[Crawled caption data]
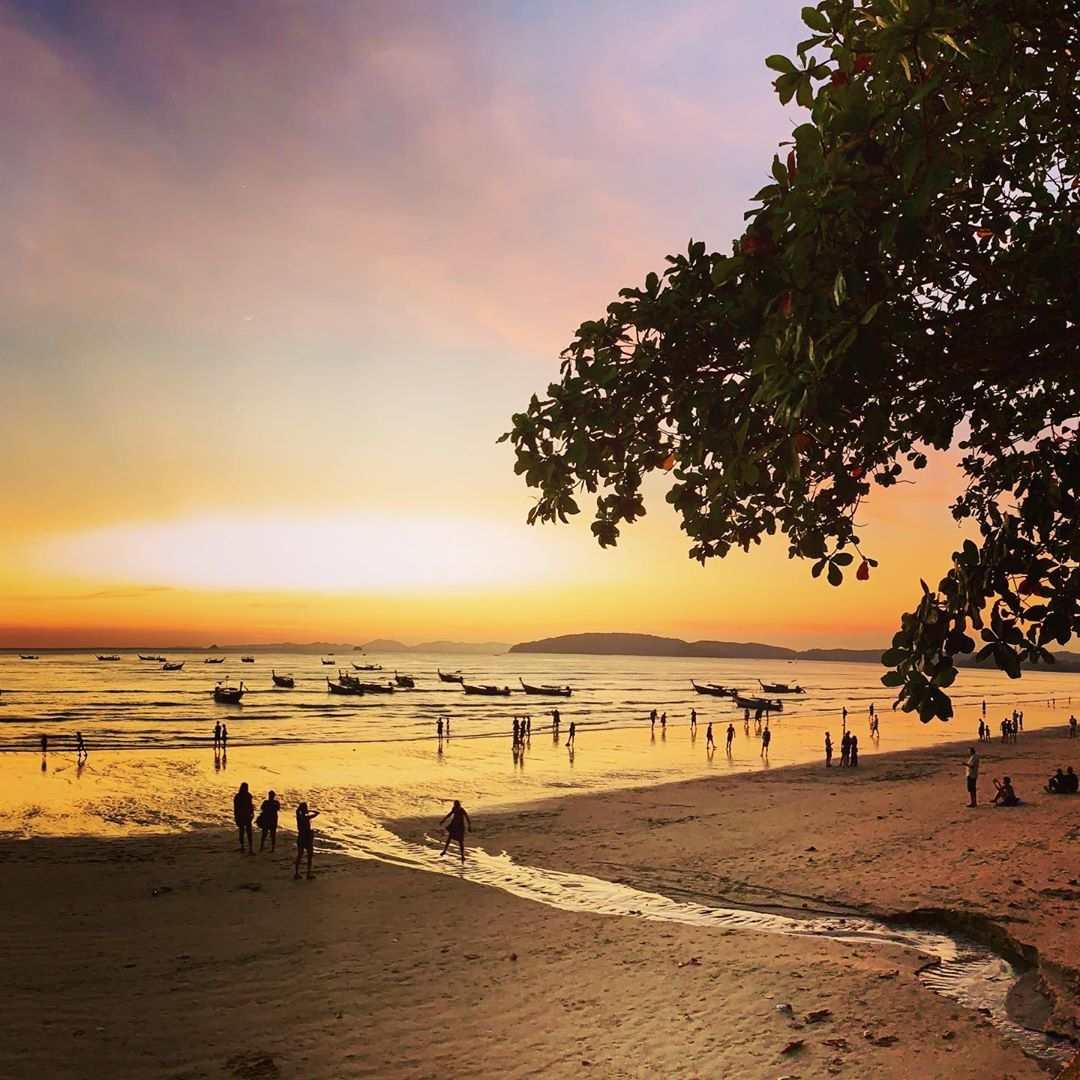 Zonsondergang op het strand van Ao Nang
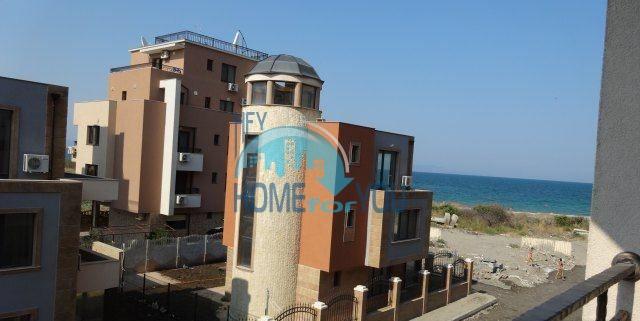 Трехкомнатная квартира в городе Поморие для ПМХ 12
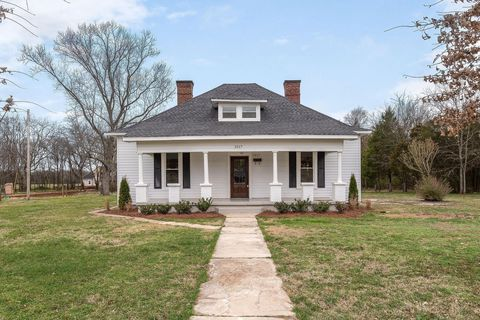 Photo of 2517 Taylor Ln, Eagleville, TN 37060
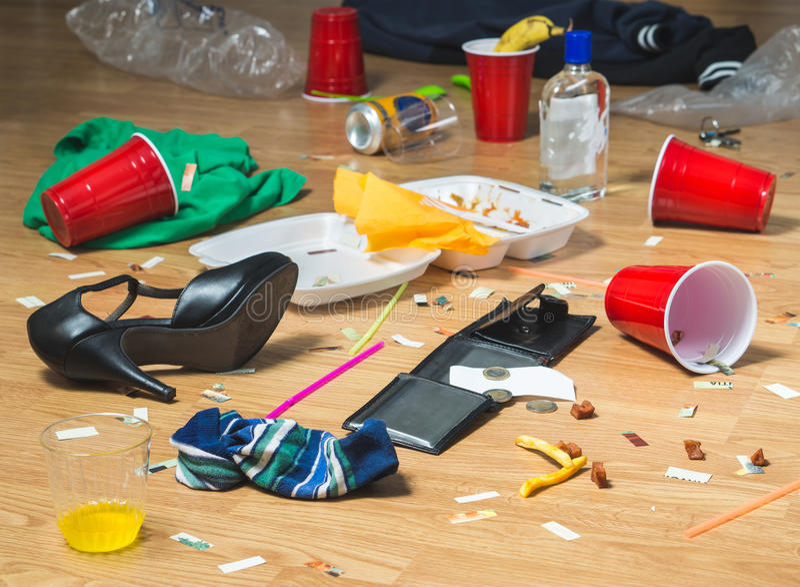 Avfall på golvet efter parti royaltyfri foto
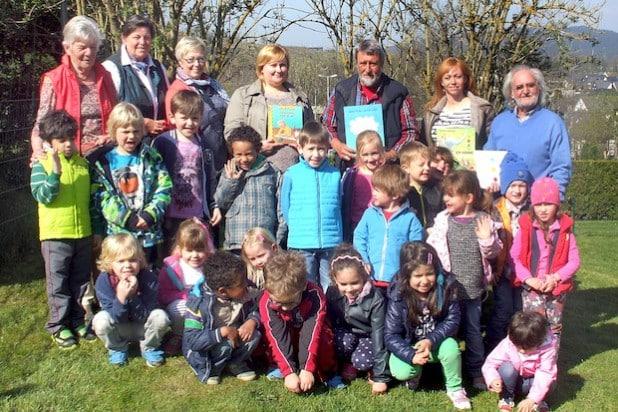 """Zum """"Tag des Buches"""" waren die Lesepaten zu Gast im Städtischen Familienzentrum Olsberg (Foto: Stadt Olsberg)."""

*Assignment:*
From the line with "Photo of 2517" down to the last line of the records above, restate each line verbatim, passing over any picture.

*Result for this task:*
 Photo of 2517 Taylor Ln, Eagleville, TN 37060
 Avfall på golvet efter parti royaltyfri foto
 """Zum """"Tag des Buches"""" waren die Lesepaten zu Gast im Städtischen Familienzentrum Olsberg (Foto: Stadt Olsberg)."""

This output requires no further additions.